Ovariectomy without E2 supplementation led to the development of a severe and progressive diabetic phenotype. The supplementation of 17βEstradiol after ovariectomy normalised blood glucose concentrations of female mutant mice to the level of wild-type mice.
Both, E2-treated ovariectomized and non-/placebo-treated sham-operated mutant mice, demonstrated an improved oral glucose tolerance, preserved insulin sensitivity and higher glucose induced insulin secretion as compared to non-/placebo-treated ovariectomized mutant mice. However, mice of all three mutant groups showed a severely disturbed glucose-stimulated insulin secretion as compared to wild-type
controls, indicating that the mutation in Ins2 and the resulting misfolding of proinsulin 2 leads to disturbed insulin secretion.
In addition, it could be shown that the normalised or only mildly increased blood glucose concentrations of E2-treated ovariectomized and non-/placebo-treated sham-operated mutant mice led to reduced oxidative stress, as evidenced by significantly reduced malondialdehyde serum levels.

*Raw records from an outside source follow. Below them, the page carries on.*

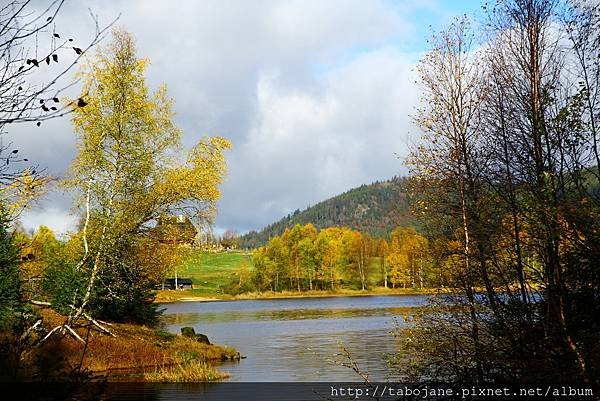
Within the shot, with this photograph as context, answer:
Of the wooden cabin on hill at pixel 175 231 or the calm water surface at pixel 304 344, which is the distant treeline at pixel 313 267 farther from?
the wooden cabin on hill at pixel 175 231

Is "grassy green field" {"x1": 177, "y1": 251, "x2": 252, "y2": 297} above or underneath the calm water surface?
above

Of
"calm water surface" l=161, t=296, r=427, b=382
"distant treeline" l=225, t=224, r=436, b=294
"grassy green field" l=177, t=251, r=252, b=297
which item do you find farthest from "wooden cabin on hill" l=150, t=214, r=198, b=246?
"distant treeline" l=225, t=224, r=436, b=294

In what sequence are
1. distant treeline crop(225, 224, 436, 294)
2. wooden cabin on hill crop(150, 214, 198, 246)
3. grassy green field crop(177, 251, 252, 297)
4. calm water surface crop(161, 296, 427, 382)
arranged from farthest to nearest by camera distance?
grassy green field crop(177, 251, 252, 297), distant treeline crop(225, 224, 436, 294), wooden cabin on hill crop(150, 214, 198, 246), calm water surface crop(161, 296, 427, 382)

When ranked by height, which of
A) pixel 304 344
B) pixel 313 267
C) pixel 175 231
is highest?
pixel 175 231

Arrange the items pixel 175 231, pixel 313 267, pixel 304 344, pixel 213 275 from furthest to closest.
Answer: pixel 213 275, pixel 313 267, pixel 304 344, pixel 175 231

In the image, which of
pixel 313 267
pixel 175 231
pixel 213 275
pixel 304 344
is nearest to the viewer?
pixel 175 231

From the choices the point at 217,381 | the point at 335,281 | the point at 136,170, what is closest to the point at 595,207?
the point at 217,381

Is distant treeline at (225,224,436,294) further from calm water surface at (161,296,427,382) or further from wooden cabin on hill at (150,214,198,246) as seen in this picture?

Non-/placebo- and E2-treated ovariectomized mutant mice exhibited a lower total volume and volume density of β-cells in the islets as well as a lower β-cell/non-β-cell ratio as compared to sham-operated non-/placebo-treated mutants, indicating that ovarian hormones/substances, other than 17βEstradiol, are responsible for the preserved β-cell mass of female Munich Ins2C95S mutants. Since the abundance of the ER-stress marker BIP was only increased in non-/placebo- and E2-treated mutant mice but not in sham-operated non-/placebo-treated mutant mice, ER-stress is likely to be responsible for reduced β-cell mass, and a substance produced in the ovaries other than E2 seems to protect sham-operated mutant mice from ER-stress. Since the volume density of isolated β-cells in the pancreas, which indicate islet neogenesis, was decreased in an almost identical manner in all three mutant groups as compared to wild-type mice, decreased islet neogenesis may explain the reduced β-cell mass apparent in all mutant mice.
Ultrastructural changes in the β-cells were most prominent in placebo-treated ovariectomized mutant mice. Nevertheless, all mutant mice demonstrated accumulation of electron dense material in the dilated endoplasmic reticulum, suggesting that ER-stress is existent not only in ovariectomized, but also to a lower degree in sham-operated mutant mice.
In conclusion, 17βEstradiol could ameliorate the diabetic phenotype by improving insulin secretion and insulin sensitivity but did not prevent ER-stress or loss of functional β-cell mass in ovariectomized Munich Ins2C95S mutant mice, suggesting that ovarian hormones/substances other than E2, or other substances produced in the whole female body, prevent female Munich Ins2C95S mutant mice from ER-stress and β-cell loss.